The jump in pay the agreement will afford nurses in the aged care sector was "significant" and he hoped it would help the sector to retain staff.
He says the current pay gap between nurses working in aged care facilities and those working in public hospitals was between $10,000 and $15,000 a year.
"That is the reason why the aged care sector has been losing nurses to public hospitals."
"For the first time, nurses choosing to work in aged care will not be penalised for doing so."
The aged care sector relied heavily on migrant workers and having migrant nurses added to the green list giving them immediate residency was something the association would also like to see happen, Wallace adds.
Fight for GP nurses to gain pay parity continues
The New Zealand Nurses Organisation is also pleased at today's agreement, but its chief executive Paul Goulter told Morning Report the fact GP nurses have not been included is a disappointment.
"We're very pleased, we've been fighting for this for a long time and it's good that the government's finally come round and promised the funding for ... this group."

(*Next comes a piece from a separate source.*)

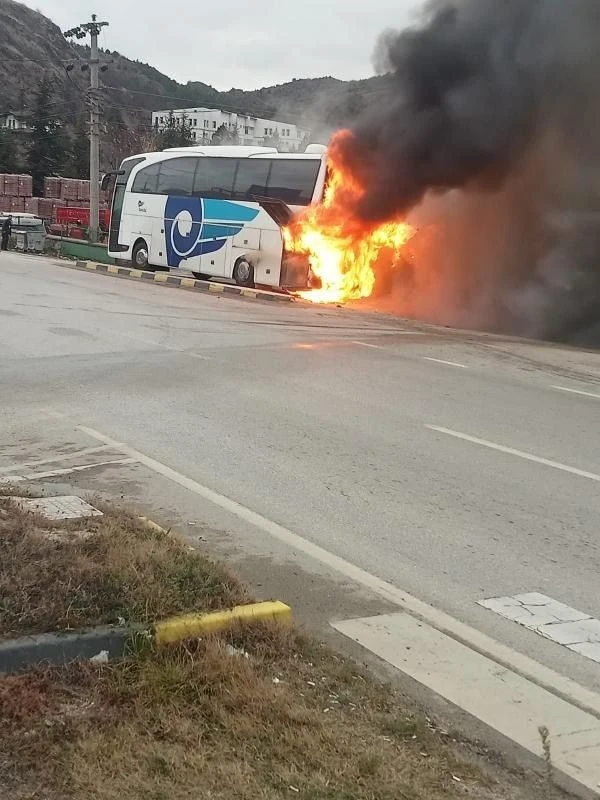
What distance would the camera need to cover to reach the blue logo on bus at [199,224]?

Goulter says the agreement will stop the "drift out of key areas" such as aged residential care, which is what is happening currently.
"The gaps have just been so big that really they just can't ignore the bigger wages being offered by the hospitals."
However, the organisation is disappointed GP nurses have been left out.
"We - and probably the [GP nurses'] employers - will be thinking about how can we move that along."
He says some GP practices are already paying their nursing staff in line with what hospital nurses received, but in many cases those doing so were using funding that had been provided for other purposes.
"So you're essentially robbing Peter to pay Paul and that's not really sustainable in any way."